「藍がやりたいのなら、俳優のお仕事も絶対にやったほうがいいよ!」
「萌果……。でも……」
藍の表情が、わずかに曇る。
「萌果は、嫌じゃない?」
「何が?」
「俺が、テレビで女の子と共演するのがさ。俺は、萌果が嫌って思うのが嫌なんだよ」
私が……?
「事務所で俳優をやってる先輩が恋愛ドラマに出たら、付き合ってる彼女に『他の女の子と、抱き合ったりキスしないで!』って、言われたらしくて。結局、それが原因で別れたって聞いたから」
「大丈夫だよ」
私は、藍の頬をそっと両手で挟む。
「そりゃあ私だって、自分の彼氏が他の女の子とキスしてたら嫌だって思うよ?でも、それは仕事だって思えば、全然大丈夫」
「萌果……」
「もし藍が私のことを気にして引き受けないって言うのなら、そんな遠慮いらないから。

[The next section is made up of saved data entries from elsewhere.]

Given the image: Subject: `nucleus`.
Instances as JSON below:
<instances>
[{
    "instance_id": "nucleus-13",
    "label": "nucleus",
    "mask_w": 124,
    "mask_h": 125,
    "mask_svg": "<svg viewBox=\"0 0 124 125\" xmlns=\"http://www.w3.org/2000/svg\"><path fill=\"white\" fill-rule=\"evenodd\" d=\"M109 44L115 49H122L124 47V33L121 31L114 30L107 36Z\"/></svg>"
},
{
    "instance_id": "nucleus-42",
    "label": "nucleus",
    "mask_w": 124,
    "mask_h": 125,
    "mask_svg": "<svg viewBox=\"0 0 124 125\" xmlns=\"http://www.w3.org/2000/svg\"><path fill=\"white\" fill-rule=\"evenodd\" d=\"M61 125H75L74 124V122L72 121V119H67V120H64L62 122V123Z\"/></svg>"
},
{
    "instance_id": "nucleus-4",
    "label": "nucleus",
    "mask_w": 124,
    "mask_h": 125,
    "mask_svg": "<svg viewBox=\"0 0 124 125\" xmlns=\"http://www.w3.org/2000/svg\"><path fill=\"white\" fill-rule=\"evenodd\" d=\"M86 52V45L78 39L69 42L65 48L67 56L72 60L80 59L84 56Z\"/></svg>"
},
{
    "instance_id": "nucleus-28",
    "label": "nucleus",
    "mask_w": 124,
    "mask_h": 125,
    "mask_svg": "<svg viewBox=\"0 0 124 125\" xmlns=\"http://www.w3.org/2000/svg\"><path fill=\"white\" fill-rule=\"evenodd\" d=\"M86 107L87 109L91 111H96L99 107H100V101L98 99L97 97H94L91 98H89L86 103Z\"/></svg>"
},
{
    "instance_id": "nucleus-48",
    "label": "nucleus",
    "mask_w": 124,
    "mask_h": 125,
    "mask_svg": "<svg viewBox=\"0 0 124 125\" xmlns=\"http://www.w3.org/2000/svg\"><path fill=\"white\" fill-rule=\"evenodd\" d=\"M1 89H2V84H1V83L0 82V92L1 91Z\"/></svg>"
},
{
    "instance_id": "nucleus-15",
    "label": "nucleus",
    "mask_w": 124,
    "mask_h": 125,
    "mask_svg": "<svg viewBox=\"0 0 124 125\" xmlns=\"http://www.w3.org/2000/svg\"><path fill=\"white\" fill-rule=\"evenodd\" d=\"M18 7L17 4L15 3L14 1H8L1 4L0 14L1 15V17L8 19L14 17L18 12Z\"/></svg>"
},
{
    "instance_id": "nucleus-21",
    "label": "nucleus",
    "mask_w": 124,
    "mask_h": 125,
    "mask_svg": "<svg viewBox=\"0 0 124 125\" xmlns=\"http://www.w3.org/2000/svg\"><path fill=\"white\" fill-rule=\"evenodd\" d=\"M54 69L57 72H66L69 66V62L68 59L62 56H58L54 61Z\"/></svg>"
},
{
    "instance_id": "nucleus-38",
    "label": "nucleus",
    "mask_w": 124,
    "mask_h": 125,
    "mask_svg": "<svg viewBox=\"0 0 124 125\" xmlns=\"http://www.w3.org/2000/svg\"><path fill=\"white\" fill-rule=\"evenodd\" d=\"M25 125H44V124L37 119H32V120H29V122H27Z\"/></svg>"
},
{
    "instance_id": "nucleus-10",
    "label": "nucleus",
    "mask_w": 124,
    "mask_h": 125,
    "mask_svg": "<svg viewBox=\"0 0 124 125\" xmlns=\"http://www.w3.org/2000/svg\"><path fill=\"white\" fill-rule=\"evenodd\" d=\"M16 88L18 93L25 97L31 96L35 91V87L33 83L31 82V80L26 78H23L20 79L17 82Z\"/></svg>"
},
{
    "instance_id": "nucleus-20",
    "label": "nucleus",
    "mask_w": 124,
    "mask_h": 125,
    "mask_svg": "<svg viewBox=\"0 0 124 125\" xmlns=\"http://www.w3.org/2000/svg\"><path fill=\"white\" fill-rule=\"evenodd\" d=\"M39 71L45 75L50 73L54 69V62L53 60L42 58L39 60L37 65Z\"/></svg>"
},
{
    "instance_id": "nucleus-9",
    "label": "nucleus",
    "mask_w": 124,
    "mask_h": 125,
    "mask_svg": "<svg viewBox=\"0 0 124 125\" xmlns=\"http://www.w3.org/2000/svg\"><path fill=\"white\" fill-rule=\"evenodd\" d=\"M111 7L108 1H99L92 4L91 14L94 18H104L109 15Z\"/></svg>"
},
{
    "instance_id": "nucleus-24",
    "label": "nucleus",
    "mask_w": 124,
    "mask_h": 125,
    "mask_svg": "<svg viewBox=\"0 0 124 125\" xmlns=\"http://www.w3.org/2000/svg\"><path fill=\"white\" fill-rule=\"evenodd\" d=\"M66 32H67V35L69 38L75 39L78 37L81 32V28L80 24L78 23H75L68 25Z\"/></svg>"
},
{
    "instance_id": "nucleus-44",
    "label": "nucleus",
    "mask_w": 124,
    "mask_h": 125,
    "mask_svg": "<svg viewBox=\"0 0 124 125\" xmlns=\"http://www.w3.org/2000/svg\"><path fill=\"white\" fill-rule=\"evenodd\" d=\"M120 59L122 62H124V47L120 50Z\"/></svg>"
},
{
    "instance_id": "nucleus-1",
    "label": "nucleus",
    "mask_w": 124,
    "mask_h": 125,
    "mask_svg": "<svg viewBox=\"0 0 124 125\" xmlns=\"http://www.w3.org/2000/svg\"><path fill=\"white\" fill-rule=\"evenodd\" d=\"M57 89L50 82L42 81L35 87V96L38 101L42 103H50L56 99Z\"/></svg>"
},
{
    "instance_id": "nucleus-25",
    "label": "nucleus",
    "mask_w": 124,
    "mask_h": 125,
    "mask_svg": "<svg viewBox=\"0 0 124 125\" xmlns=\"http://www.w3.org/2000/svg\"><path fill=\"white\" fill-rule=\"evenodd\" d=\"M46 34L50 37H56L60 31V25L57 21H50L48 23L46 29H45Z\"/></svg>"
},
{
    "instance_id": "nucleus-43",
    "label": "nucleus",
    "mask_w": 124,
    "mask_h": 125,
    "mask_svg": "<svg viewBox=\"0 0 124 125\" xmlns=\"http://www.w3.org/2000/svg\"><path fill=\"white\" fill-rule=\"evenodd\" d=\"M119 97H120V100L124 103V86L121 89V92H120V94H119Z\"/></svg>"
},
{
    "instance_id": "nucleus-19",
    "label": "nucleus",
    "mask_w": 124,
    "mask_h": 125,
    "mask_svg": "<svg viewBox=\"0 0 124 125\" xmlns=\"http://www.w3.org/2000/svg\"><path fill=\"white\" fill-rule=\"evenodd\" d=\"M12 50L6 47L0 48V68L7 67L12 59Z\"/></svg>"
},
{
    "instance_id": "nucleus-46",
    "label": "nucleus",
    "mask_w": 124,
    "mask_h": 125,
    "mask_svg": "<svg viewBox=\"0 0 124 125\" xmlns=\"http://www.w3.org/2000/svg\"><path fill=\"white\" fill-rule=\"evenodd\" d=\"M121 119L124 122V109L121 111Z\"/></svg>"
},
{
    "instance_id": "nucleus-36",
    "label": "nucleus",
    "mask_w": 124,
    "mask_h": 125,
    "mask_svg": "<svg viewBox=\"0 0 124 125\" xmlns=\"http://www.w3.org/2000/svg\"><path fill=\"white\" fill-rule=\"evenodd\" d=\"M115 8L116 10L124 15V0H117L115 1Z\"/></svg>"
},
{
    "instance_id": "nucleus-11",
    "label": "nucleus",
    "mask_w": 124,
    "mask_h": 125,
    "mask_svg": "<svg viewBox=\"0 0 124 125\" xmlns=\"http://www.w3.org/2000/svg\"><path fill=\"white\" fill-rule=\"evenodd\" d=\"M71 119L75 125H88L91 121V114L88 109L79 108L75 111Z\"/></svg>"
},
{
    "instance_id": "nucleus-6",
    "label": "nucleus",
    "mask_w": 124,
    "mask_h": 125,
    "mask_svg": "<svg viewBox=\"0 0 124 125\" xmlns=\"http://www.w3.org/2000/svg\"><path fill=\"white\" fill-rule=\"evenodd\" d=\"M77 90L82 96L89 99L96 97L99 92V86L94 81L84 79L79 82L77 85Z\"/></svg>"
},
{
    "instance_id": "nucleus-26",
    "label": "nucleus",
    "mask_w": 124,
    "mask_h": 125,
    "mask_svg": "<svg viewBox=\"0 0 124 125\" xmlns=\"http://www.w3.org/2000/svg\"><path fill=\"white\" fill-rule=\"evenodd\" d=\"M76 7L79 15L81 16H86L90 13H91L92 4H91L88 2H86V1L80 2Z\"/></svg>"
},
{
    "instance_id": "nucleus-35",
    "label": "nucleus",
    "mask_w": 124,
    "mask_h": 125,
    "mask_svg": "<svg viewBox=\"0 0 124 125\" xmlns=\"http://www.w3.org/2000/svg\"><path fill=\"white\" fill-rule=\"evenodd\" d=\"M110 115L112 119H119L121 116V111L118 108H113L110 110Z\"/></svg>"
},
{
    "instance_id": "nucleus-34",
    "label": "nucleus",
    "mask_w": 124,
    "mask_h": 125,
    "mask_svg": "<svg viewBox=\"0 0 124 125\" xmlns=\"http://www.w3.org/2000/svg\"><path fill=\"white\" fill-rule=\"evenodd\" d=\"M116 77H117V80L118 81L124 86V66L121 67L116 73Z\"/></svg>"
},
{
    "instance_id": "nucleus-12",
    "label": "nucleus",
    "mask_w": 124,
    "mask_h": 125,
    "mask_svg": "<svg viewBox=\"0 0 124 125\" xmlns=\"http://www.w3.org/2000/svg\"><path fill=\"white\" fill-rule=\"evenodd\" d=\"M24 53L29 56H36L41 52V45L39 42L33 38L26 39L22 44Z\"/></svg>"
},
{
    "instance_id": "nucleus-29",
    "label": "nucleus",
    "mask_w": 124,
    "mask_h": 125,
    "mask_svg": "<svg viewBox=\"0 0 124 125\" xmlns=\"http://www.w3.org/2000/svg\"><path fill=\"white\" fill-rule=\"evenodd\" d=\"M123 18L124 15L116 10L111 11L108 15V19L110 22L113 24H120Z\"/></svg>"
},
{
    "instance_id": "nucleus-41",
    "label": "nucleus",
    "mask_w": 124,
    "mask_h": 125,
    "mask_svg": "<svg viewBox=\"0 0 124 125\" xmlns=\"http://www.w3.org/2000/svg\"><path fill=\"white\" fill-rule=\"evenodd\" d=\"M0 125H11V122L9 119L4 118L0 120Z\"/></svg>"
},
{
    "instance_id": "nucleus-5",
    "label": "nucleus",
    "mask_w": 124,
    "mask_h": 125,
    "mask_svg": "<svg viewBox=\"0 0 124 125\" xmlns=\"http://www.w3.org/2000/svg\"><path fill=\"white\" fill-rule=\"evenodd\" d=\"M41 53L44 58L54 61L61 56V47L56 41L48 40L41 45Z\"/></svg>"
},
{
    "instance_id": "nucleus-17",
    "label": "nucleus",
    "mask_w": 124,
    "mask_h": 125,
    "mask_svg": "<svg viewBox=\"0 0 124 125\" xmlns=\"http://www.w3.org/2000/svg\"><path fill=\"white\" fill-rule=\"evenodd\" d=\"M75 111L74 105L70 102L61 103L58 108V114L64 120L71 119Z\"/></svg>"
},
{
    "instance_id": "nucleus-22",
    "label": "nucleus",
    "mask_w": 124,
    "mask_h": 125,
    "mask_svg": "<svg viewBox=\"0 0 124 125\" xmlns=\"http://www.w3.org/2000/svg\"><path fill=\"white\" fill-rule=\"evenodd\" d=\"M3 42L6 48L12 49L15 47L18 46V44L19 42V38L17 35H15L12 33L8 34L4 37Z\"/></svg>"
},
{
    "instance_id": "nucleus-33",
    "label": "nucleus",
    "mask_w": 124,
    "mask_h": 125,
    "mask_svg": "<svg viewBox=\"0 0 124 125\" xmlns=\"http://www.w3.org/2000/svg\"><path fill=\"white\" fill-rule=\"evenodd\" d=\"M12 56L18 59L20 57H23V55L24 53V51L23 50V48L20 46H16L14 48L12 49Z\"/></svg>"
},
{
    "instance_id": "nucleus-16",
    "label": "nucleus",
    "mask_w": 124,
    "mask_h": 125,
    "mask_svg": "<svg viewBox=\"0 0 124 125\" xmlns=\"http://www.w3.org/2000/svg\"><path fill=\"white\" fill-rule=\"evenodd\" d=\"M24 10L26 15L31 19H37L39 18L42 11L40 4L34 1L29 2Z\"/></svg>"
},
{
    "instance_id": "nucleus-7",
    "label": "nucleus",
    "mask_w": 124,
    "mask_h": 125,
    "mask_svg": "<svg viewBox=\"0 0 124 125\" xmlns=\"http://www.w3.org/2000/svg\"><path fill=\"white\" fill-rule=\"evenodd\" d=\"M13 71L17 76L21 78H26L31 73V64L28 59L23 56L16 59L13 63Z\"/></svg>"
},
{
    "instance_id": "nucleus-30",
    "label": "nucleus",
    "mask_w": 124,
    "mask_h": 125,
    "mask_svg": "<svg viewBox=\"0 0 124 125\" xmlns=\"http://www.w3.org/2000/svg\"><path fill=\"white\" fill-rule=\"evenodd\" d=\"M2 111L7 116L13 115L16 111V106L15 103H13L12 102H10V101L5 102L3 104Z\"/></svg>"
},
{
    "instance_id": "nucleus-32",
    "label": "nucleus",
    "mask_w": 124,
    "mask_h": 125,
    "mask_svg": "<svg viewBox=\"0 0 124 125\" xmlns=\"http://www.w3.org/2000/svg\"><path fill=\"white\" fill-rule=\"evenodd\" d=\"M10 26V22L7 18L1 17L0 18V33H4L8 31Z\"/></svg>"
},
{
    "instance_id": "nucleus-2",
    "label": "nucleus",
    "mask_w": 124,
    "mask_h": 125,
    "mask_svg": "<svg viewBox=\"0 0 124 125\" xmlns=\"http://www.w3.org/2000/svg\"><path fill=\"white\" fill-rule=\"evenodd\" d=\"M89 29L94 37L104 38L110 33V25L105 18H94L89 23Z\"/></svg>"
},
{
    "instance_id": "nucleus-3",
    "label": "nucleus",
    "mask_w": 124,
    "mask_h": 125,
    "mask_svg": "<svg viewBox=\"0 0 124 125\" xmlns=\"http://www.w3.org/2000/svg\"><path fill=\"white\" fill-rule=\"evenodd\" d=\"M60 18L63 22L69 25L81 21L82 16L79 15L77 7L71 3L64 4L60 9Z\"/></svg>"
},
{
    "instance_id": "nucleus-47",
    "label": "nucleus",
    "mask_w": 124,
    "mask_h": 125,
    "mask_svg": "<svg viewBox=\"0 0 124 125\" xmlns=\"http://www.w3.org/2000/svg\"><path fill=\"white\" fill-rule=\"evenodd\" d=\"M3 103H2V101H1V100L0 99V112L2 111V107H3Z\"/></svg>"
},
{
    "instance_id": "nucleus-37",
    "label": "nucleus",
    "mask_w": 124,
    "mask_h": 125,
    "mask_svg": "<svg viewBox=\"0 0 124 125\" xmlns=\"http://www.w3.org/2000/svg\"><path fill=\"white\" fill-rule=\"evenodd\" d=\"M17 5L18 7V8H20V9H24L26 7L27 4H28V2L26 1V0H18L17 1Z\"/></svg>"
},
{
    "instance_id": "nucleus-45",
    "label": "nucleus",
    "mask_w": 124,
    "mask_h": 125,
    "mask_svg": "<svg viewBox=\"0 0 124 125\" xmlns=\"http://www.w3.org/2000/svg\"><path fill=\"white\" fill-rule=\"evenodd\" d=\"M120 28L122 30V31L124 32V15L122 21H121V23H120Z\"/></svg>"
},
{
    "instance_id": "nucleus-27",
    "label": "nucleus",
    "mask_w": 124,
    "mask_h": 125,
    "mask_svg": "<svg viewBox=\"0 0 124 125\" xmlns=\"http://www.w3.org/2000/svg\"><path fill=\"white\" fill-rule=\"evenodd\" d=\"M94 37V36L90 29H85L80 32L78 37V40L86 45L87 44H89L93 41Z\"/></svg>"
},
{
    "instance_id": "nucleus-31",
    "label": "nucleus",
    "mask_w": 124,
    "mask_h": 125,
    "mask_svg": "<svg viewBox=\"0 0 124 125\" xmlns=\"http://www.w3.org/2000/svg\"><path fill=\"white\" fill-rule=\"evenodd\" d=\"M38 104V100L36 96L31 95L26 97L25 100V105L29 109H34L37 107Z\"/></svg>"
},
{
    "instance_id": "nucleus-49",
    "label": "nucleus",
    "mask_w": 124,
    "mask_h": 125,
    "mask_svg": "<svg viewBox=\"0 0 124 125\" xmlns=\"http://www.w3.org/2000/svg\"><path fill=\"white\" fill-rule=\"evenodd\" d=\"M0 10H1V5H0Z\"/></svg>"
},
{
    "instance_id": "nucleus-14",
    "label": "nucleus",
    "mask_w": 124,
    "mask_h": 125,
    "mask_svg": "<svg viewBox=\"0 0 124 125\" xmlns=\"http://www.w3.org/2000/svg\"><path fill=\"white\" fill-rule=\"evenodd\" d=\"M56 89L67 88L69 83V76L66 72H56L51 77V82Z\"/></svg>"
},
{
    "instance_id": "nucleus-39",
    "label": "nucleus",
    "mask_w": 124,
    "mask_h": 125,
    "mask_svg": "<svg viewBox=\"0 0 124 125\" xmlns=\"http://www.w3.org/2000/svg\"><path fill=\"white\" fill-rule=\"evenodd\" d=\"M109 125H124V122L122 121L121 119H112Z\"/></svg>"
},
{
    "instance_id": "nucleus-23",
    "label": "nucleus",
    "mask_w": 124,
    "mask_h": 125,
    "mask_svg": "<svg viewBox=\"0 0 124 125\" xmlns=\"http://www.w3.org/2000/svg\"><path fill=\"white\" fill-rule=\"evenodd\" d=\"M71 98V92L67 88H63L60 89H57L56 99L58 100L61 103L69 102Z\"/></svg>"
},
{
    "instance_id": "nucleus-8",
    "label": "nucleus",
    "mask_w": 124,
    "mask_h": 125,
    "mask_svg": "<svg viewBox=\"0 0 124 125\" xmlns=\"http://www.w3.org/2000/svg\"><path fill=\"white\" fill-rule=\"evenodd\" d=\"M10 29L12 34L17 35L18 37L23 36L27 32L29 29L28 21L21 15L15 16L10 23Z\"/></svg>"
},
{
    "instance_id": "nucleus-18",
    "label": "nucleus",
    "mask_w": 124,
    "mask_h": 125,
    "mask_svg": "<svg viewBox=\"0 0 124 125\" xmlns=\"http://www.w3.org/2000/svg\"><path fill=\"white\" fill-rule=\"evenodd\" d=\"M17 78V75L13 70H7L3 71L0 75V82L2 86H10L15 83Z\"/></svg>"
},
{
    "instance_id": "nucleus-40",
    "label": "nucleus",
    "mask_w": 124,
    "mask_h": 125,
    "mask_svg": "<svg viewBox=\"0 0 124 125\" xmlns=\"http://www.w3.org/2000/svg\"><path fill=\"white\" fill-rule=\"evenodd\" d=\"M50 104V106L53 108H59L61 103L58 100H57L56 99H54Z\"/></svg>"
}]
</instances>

私のせいで、藍のチャンスを奪いたくないし。藍には、やりたいことをどんどんやって欲しい」
「……ありがとう!」
藍が、私のことを正面から力いっぱい抱きしめてくる。
「前にも言ったけど。私は、久住藍のファンだから。モデルだけでなく、俳優としての藍も見てみたいし。頑張る藍を見られる機会が増えるのは、素直に嬉しいよ」
私は、藍の背中に腕をまわす。
「私は藍のこと、一番に応援してるから」
「ありがとう。萌果ちゃんのおかげで、決心がついたよ。俺……頑張ってみる」
藍の目が細められ、端正な顔が近づいてくる。
そして、私の鼻先にチュッと唇を押しつけた。
「萌果ちゃん、大好きだよ」
「私も、大好き……んっ」
唇に、ついばむようなキスが繰り返し降ってくる。
藍の唇、柔らかくてキスすると気持ち良い。
「口、開けて」
「ふ……ぁ」
言われるがまま隙間を開くと、すぐに舌が入り込んでくる。
「は……、っん」
口内を深くまでむさぼられ、呼吸が上手くできなくなっていく。
「はぁ、やばい。キス止まんない……。俺、今夜は萌果を寝かせられないかも」
「っ、ええ!?」
ね、寝かせられないって……!
「んっ」
再び唇が重ねられ、またすぐに深く絡められる。
「ここで同居してる間は、イチャイチャし過ぎないって萌果と決めてたけど。今夜はふたりだけだから……いいよね?」
私の首筋にキスを落としながら、藍が妖艶に微笑む。